I moved it from port 6000 to something higher like 33333 which I confirmed wasn’t being used by anything under OpenSuSE 11.1.

Port 6000 was a poor choice. Moving the higher port to a different number isn’t working either. Something is still blocking the port, I double checked the firewall is also opened up at TCP 33333.

I saw in the above site, that I might have to configure manually a port via xinetd? Eventually I will need to run this application automatically in the background but right now all I want to achive is letting the TCP port receive anything at all.

xinetd doesn’t come into it at all.

Does netstat -atpn show a process listening on 33333?

Can you telnet to it? telnet localhost 33333, also telnet yourhost 33333, from another machine?

How exactly have you unblocked the port in the firewall? The terms in SUSE firewall are a bit confusing. IIRC If your machine is not a gateway, everything is external, there is no internal network.

You should disable the firewall to check that you can reach the port. If you can, then you have to work on your firewall config.

Yes netstat was showing the port was actively listening for TCP on 33333.

Last night I tried 2 other distros of Linux. I downloaded the 64-bit edition of OpenSuSE 11.1 and I downloaded Fedora 10. I have had success with both these distributions working when I configured the firewall to open port 33333.

The only thing I could think of is that something went foul on my OpenSuSE 11.1 32-bit installation or it broke when I joined the workstation to a Windows 2003 domain server.

I am going to try to install the 64-bit edition of OpenSuSE 11.1 on the trouble machine and verify.

Thanks for the community effort to answer my questions, I did learn a lot and now I know to use netstat to double check things.

You gave up too easily.
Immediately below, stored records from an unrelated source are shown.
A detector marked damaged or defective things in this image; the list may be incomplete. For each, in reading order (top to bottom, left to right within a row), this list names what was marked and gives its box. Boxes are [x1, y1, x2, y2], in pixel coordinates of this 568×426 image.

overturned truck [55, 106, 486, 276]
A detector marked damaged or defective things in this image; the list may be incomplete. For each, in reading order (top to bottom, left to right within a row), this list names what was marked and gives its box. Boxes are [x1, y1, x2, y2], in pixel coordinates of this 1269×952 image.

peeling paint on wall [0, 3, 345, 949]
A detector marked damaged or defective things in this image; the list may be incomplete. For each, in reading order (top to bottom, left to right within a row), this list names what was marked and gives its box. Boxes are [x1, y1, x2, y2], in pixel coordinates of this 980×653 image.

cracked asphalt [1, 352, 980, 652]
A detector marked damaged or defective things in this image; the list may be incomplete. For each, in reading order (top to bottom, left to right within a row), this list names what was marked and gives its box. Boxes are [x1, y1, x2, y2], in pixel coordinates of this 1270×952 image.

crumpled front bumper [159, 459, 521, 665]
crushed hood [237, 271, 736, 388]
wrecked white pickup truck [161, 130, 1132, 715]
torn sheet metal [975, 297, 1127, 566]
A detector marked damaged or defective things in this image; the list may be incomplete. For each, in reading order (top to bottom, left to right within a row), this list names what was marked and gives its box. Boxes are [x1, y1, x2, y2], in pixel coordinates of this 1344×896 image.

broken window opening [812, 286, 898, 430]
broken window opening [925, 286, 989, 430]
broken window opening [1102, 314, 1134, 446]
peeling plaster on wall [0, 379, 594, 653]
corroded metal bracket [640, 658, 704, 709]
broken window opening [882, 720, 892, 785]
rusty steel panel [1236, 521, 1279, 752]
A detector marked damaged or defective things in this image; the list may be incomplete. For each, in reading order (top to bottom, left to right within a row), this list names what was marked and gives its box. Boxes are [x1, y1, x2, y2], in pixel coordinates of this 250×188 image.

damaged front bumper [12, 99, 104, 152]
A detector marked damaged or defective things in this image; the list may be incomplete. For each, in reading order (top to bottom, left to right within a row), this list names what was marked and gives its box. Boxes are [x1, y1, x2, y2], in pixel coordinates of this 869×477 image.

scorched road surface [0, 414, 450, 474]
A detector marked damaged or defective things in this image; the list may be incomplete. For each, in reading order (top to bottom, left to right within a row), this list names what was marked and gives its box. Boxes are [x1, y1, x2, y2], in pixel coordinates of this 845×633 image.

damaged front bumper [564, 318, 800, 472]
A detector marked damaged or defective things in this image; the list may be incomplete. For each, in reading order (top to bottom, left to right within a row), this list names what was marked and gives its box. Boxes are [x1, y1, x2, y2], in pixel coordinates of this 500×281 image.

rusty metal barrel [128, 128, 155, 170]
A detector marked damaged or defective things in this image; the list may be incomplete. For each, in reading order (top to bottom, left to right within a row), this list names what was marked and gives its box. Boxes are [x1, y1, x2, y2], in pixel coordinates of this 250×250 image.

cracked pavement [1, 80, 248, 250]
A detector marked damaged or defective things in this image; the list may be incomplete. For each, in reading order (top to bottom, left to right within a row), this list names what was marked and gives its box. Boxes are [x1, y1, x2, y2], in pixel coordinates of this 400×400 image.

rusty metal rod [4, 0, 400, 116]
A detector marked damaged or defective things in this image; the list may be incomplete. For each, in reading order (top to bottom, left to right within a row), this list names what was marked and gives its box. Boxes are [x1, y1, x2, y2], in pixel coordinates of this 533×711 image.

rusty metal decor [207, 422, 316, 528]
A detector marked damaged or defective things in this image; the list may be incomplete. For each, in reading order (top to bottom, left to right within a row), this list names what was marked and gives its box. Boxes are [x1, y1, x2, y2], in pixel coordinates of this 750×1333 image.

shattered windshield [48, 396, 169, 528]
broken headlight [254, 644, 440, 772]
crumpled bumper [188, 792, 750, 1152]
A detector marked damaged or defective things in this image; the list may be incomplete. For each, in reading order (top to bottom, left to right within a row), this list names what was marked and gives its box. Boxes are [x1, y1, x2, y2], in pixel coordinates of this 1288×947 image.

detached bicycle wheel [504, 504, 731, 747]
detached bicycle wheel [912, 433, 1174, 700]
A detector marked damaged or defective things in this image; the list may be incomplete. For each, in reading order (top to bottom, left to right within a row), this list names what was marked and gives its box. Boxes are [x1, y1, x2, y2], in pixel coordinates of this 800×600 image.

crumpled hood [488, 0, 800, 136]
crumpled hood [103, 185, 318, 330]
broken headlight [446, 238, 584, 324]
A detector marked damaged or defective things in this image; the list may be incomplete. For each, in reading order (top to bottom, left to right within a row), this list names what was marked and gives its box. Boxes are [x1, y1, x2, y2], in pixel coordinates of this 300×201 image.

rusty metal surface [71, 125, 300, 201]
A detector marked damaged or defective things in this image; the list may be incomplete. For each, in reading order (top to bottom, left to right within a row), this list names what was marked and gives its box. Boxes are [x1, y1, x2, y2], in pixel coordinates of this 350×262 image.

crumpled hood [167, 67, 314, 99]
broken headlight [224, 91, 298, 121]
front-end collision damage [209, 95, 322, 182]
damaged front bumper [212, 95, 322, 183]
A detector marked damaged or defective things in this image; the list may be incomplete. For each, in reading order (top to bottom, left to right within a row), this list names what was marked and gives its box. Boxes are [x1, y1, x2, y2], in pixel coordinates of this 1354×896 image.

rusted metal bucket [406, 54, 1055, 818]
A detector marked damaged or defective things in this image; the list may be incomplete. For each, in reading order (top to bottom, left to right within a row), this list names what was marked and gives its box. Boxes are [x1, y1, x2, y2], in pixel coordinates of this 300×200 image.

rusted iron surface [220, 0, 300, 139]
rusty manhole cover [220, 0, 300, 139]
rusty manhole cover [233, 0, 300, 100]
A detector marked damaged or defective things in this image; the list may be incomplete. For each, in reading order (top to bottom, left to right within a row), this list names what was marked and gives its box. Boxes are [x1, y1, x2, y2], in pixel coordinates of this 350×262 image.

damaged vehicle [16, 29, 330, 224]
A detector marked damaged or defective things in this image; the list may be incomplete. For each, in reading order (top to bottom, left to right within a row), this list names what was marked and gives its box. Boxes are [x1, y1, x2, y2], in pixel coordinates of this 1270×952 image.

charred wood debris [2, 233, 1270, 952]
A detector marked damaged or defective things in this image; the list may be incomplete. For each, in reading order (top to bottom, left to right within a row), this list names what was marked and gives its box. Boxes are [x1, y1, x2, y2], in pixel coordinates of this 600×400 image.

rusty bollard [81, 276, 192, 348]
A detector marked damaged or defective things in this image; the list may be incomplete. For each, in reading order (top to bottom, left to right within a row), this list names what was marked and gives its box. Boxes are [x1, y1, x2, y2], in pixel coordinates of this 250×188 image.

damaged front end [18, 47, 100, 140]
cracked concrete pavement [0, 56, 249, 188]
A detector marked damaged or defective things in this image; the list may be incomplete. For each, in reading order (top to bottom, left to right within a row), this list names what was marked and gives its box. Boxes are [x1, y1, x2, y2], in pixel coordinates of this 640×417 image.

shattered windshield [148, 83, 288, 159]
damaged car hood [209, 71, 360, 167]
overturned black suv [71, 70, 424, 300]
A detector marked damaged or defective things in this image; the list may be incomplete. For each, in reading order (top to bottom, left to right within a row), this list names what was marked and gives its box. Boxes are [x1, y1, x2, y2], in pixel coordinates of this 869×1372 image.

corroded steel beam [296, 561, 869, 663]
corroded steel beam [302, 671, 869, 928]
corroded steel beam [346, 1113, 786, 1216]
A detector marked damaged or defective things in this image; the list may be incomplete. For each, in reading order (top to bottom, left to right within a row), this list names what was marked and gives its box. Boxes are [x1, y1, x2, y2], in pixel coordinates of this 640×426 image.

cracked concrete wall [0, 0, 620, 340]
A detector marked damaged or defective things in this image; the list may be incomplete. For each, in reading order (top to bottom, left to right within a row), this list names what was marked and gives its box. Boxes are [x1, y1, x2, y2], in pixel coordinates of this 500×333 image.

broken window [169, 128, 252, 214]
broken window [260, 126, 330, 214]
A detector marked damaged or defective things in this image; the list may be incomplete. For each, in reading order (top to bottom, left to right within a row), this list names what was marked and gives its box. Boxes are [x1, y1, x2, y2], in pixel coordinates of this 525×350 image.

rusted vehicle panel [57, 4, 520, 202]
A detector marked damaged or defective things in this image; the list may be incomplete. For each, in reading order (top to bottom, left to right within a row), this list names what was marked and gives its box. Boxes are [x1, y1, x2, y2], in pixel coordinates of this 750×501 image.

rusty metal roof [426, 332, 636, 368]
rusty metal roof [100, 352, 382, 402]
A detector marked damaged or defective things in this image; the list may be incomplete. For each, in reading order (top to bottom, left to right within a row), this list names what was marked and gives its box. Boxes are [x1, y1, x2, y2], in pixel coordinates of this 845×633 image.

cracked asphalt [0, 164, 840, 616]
You didn’t answer the questions. Did telnet localhost 33333 work? Did telnet myhost 33333 from another machine work? If the former worked but not the latter, then either the firewall is blocking it, or the app is not listening on all interfaces. What was the error message? If no response, that’s usually a firewall block. If connection refused that’s no application listening on that port. Did you turn the firewall off? You can also watch for packets on that port with wireshark.

Reinstalling is simply too blunt a response as troubleshooting.